Human services organizations are retrofitting their spaces to create safe cohorts of children in compliance with public health guidelines, installing plexiglass, and recruiting and training more frontline staff to cover shifts for those who are off sick or need to self-isolate. These and other operating costs add up. Data shows that more than half of charities and non-profits are reporting a decline in revenues and a third are seeing demand grow faster than their organizational capacity.

The Community Services COVID-19 Relief Fund

Human service charities are proud members of our shared economy. We have supported vulnerable community members for centuries and done so while balancing our books. Today, we need a bridge back to sustainability as we modernize for our new normal. We are calling on the federal government to create a Community Services COVID-19 Relief Fund that will provide a temporary 18-month bridge to support the ongoing work of organizations providing frontline human and community services during the pandemic, and resources to modernize our sector for the future.
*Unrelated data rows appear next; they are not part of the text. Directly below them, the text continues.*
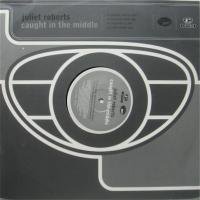 Juliet Roberts / Caught In The Middle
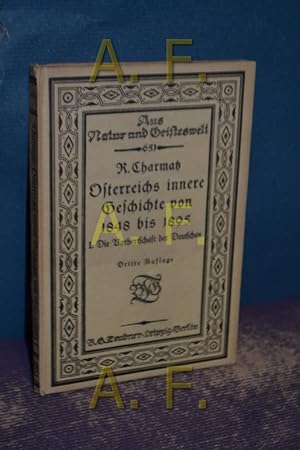 Seller image for Österreichs innere Geschichte von 1848 bis 1895: Teil 1 Die Vorherrschaft der Deutschen (Aus Natur und Geisteswelt 651) for sale by Antiquarische Fundgrube e.U.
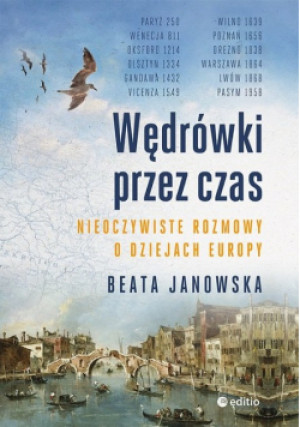 Wędrówki przez czas - Beata Janowska - książka historyczna wyd. 2020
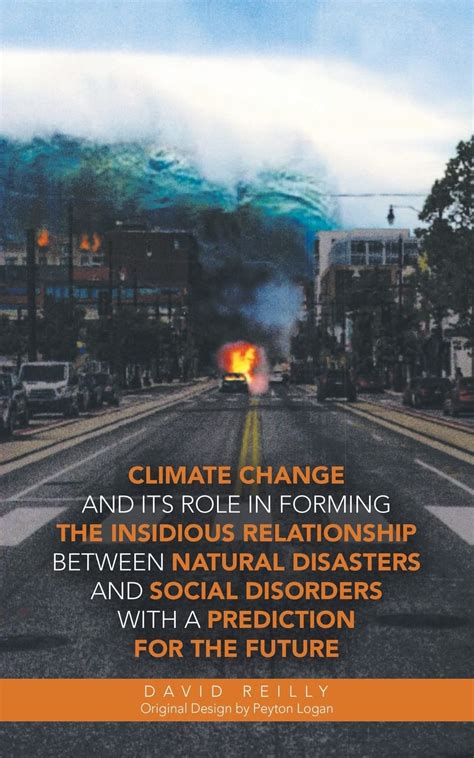 Buy Climate Change and Its Role in Forming the Insidious Relationship ...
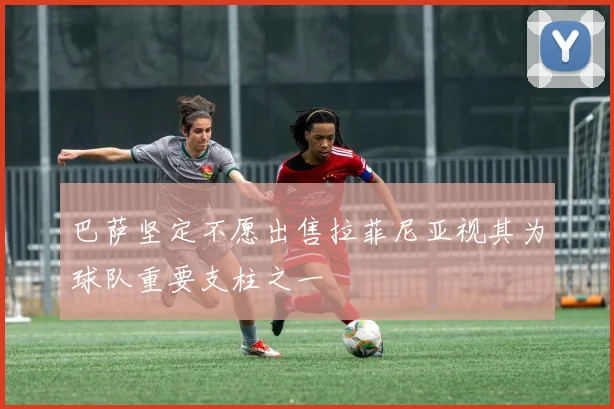 巴萨坚定不愿出售拉菲尼亚视其为球队重要支柱之一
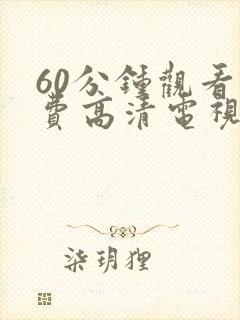 60分钟观看免费高清电视剧在线观看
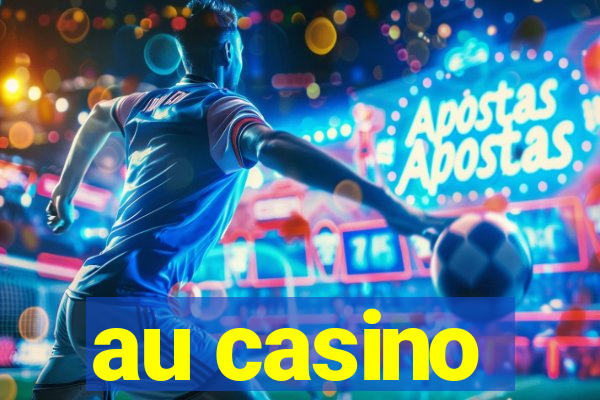 au casino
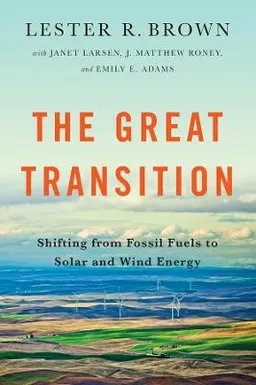 The great transition : shifting from fossil fuels to solar and wind energy; Brown; 2015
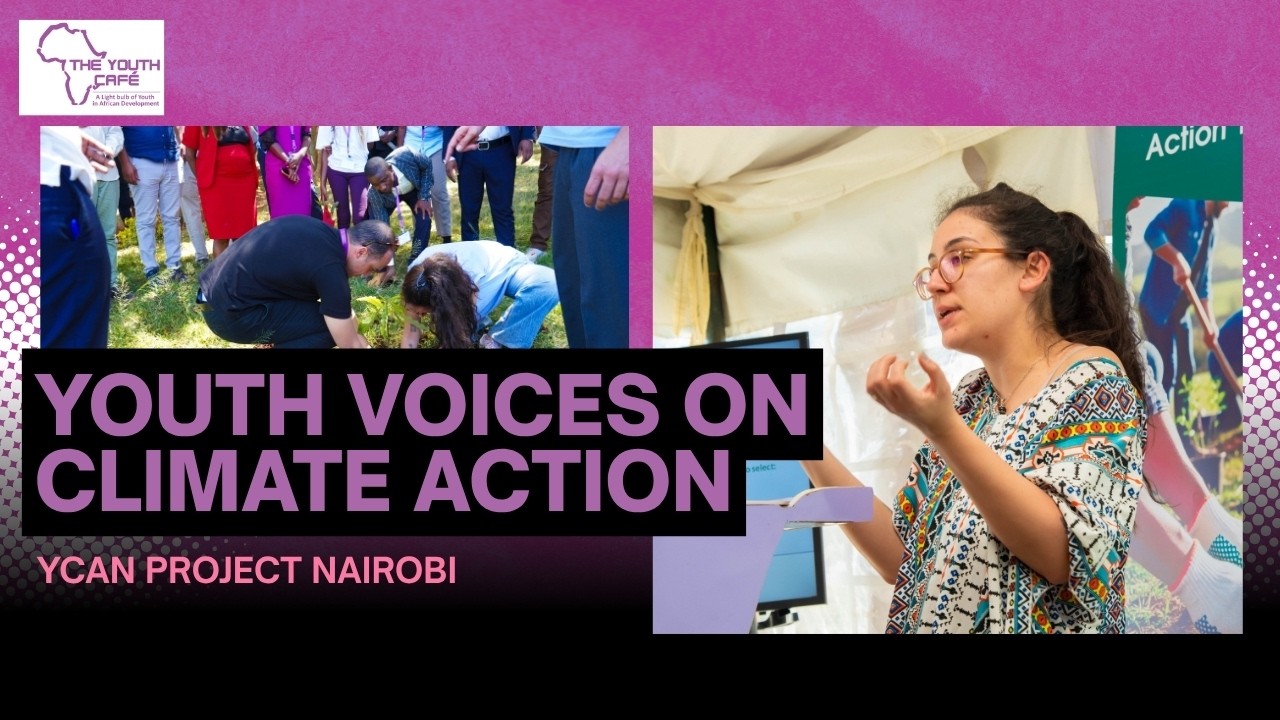 How Youth Are Fighting Climate Change in Africa | YCAN Project Nairobi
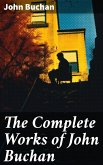 The Complete Works of John Buchan (eBook, ePUB)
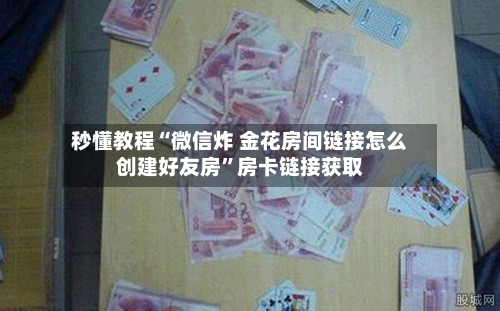 秒懂教程“微信炸 金花房间链接怎么创建好友房”房卡链接获取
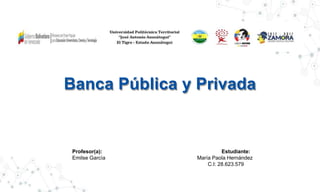 Banca Pública y Privada
Profesor(a): Estudiante:
Emilse García María Paola Hernández
C.I: 28.623.579
 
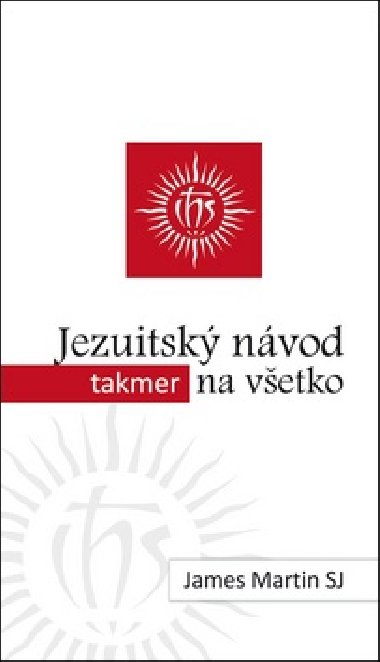 Jezuitsk nvod takmer na vetko - James Martin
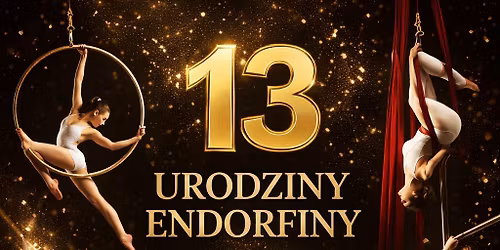 13 URODZINY ENDORFINY 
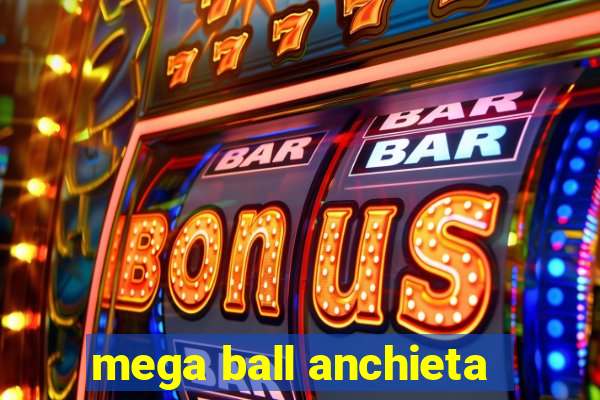 mega ball anchieta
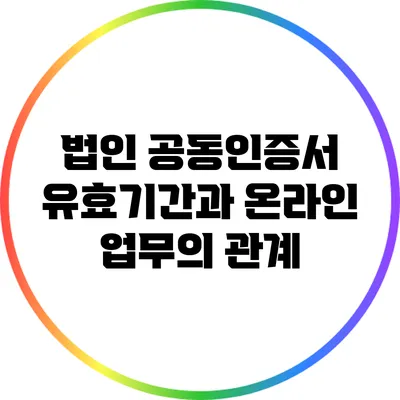 법인 공동인증서 유효기간과 온라인 업무의 관계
The proposed CSCRF consists of two elements at a one-time cost of $500 million to $700 million:

  1. A Bridge Operating Grant that provides targeted operational support and addresses gaps in fixed costs not covered by other government programs over the next 18 months. To access this fund, human service charities would need to demonstrate loss of revenue and a change in operating costs due to COVID-19, and pass a sustainability risk assessment, similar to the Veterans Organizations Emergency Support Fund. This would sustain vital programs and services while protecting important community facilities for future generations.
  2. To improve our sector’s resilience, a Transformation Fund is needed to spur program and operating model transformation. This modernization would include technological and data advancements that improve service delivery and allow organizations to look at new operating models (mergers, amalgamations, technology infrastructure) that will ensure more resilient organizations with modern systems and strengthened community-level planning.

Our organizations are highly accountable, financially transparent and trustworthy, and are deeply embedded in communities across Canada. Millions of Canadians know and rely on us.

Human service charities have adapted to COVID-19, but we are stretched thin. Without urgent support from the government to help us survive the next 18 months and make it to the other side of the pandemic, there will be a gap in Canada’s social safety net. People in need will not get the help and support they deserve.

It is far more costly to have people fall through the cracks than to maintain and strengthen the existing infrastructure of human services now available. Support from the federal government is an investment in emergency response today, recovery tomorrow and the resiliency of our communities into the future.